About this exercise =>
For each statement below, say yes or no to whether it agrees with the review of Hollow Earth, and quote the words of the review that decide it. 1. Hollow Earth is Kinsella's first work of science fiction. 2. Manfred reaches the other realm through a cave in Scotland. 3. The inhabitants of Hollow Earth build missile silos.

Extract to read =>
John Kinsella (b.1963) is a well-known Australian poet, essayist, critic and novelist, but Hollow Earth is his first venture into science fiction. This is the blurb:
Fascinated by caves and digging holes since childhood, Manfred discovers a path through to another realm via a Neolithic copper mine at Mount Gabriel in Schull, Ireland. The world of Hollow Earth, while no Utopia, is a sophisticated civilisation. Its genderless inhabitants are respectful of their environment, religious and cultural differences are accommodated without engendering hate or suspicion, and grain, not missile silos are built. Yet Ari and Zest accompany Manfred back to the surface world. ‘Come with me and see my world.’
So begins an extraordinary adventure in which the three wander the Earth like Virgil’s Aeneas, Ari and Zest seeking re-entry to their own world. The Hollow Earthers are shocked at the cruelty and lies of the surface world, the dieback spreading through the forests. Yet they are seduced by the world’s temptations.
Kinsella’s parable draws on a rich tradition of Hollow Earth literature and science fiction including Bradshaw’s The Goddess of Atavatabar (1892). With strange beauty, its alluring trajectory vividly captures our 21st-century world in crisis. Like Manfred, we are often blindly complicit in the earth’s downfall. ‘Happiness is under our feet.’ sings the narrator in this passionate, layered and compelling new novel.
So, in echoes of well-intentioned colonists of earlier eras who took the naïve by ‘invitation’ to see a different world, we see Manfred escorting Ari and Zest around the surface world. In short chapters of often only a paragraph or so, Kinsella depicts a different way of thinking about so much that is the norm for us:
19.
Our bodies function the same way yours do. Skin colour — you object to our skin colour being the colour of leaves, of grass? Of soil? Of rock? Of water? What is it with you, that you are so out of tune with your surroundings that you differentiate between a person and the world they are part of? (p.41)
Some chapters are devastatingly short, just a single line on an otherwise blank page:
23.

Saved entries
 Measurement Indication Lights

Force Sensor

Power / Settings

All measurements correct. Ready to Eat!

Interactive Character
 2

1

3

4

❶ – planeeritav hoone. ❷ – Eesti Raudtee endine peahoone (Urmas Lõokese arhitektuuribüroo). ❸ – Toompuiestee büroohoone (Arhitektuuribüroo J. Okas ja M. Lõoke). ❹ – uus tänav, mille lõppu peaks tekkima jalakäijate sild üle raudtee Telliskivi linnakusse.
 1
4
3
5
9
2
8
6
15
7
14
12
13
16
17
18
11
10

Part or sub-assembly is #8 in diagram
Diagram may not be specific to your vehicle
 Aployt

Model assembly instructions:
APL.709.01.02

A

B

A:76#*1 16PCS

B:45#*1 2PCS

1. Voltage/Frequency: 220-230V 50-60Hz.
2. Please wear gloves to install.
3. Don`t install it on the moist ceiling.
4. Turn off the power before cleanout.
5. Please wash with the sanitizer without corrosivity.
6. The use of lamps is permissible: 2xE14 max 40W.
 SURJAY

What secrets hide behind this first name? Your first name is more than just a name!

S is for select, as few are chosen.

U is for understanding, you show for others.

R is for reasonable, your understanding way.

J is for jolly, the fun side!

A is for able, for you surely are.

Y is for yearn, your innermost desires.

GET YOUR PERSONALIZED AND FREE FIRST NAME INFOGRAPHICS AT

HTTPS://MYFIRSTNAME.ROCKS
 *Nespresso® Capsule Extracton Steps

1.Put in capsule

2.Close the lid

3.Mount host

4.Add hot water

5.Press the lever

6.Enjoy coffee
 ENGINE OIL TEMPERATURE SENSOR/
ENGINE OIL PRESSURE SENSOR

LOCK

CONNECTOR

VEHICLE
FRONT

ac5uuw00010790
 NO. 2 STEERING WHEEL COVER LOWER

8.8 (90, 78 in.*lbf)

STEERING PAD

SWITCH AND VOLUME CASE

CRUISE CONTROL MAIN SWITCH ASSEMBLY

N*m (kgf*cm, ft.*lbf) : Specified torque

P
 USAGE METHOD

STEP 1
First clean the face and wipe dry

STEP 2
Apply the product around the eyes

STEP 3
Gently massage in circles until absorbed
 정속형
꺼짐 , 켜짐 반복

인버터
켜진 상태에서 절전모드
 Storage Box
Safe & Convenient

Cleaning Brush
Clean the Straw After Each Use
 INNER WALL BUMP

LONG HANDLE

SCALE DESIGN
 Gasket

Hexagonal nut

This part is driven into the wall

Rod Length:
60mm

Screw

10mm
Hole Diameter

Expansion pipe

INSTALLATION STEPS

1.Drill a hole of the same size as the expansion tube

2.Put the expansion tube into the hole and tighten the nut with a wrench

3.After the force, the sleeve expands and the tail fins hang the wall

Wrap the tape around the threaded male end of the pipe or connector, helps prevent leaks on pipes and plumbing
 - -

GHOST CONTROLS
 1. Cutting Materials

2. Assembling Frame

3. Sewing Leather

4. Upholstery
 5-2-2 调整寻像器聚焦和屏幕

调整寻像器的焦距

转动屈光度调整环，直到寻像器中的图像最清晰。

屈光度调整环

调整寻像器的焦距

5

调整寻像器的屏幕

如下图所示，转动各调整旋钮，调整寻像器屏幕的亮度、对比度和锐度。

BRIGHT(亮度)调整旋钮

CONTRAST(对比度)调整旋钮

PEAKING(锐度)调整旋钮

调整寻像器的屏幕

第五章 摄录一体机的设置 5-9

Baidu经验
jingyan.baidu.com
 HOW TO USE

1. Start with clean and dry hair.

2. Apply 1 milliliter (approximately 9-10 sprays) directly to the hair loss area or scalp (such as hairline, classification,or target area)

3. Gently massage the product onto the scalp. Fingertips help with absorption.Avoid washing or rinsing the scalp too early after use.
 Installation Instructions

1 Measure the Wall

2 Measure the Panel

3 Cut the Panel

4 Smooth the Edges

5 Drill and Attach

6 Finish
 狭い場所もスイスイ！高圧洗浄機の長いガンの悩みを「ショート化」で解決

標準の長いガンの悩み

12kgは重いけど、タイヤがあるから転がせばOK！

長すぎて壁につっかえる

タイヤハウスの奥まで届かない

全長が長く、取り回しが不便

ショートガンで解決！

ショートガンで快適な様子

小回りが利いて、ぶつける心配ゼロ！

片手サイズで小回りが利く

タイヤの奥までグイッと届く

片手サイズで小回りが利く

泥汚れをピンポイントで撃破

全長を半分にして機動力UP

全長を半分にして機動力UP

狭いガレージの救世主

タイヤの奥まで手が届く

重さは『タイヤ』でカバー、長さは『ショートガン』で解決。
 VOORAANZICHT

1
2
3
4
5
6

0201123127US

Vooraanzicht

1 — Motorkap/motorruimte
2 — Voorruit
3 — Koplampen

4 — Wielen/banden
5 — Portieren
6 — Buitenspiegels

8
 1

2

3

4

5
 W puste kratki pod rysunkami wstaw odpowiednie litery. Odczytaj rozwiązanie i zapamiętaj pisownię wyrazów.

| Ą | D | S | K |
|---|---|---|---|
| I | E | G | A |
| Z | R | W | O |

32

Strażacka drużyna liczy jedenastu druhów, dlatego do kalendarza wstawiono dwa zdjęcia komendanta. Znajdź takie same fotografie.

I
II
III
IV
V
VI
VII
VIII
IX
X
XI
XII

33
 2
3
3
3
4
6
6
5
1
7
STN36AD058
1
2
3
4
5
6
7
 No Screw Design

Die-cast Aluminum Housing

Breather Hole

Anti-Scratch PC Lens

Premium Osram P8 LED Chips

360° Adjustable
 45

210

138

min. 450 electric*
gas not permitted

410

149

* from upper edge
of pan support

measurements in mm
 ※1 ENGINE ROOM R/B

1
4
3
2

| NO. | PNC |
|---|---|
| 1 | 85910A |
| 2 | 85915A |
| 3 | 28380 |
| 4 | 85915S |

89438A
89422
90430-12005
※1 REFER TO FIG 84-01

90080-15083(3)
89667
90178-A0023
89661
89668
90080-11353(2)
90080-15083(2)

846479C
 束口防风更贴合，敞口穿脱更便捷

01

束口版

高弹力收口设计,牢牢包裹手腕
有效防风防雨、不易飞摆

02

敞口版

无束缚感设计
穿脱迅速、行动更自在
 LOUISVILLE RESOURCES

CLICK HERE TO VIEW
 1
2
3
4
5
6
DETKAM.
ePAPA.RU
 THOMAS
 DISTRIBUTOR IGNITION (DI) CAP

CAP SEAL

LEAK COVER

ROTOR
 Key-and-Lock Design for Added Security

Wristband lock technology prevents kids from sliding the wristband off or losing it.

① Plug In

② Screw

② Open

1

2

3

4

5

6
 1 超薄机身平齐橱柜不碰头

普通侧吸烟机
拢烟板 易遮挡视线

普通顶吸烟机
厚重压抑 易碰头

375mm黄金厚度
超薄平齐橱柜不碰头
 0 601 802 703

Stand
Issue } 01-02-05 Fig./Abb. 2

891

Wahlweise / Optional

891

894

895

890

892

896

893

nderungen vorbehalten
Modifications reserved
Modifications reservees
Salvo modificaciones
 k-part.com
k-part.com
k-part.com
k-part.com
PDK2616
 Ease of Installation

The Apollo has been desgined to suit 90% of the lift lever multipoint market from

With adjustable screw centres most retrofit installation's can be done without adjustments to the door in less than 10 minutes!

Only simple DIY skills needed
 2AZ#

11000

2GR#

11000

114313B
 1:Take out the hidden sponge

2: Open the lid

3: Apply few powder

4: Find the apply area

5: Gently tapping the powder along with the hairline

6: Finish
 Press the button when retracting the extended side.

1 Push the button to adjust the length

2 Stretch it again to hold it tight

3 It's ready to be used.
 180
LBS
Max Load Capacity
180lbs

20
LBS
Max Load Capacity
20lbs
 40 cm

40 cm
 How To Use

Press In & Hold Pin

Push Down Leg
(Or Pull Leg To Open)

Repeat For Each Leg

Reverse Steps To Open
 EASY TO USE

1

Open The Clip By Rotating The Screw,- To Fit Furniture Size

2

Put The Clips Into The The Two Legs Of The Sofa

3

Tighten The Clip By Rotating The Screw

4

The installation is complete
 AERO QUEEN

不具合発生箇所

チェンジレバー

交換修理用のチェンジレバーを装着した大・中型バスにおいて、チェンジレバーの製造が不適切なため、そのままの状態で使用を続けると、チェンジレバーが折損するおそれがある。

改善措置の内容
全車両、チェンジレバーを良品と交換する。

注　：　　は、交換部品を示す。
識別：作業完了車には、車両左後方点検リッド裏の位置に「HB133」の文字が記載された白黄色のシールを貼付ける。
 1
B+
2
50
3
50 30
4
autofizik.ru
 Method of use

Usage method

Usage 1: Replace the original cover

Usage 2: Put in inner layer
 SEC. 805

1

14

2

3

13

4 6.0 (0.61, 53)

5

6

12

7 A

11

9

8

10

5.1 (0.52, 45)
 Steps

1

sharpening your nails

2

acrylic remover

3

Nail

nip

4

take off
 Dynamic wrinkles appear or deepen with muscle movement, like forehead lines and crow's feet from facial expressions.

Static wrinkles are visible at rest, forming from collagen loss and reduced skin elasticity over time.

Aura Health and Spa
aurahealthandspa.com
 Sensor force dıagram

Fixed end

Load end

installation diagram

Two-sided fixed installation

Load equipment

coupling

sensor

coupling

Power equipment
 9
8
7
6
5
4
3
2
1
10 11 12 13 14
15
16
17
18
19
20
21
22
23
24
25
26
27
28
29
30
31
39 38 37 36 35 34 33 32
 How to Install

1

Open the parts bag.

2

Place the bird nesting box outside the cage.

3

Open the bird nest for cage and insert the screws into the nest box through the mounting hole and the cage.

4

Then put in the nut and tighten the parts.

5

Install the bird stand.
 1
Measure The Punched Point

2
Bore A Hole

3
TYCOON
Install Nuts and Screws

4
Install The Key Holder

Solution for this task =>
1. Yes: "Hollow Earth is his first venture into science fiction"
2. No: "via a Neolithic copper mine at Mount Gabriel in Schull, Ireland"
3. No: "grain, not missile silos are built"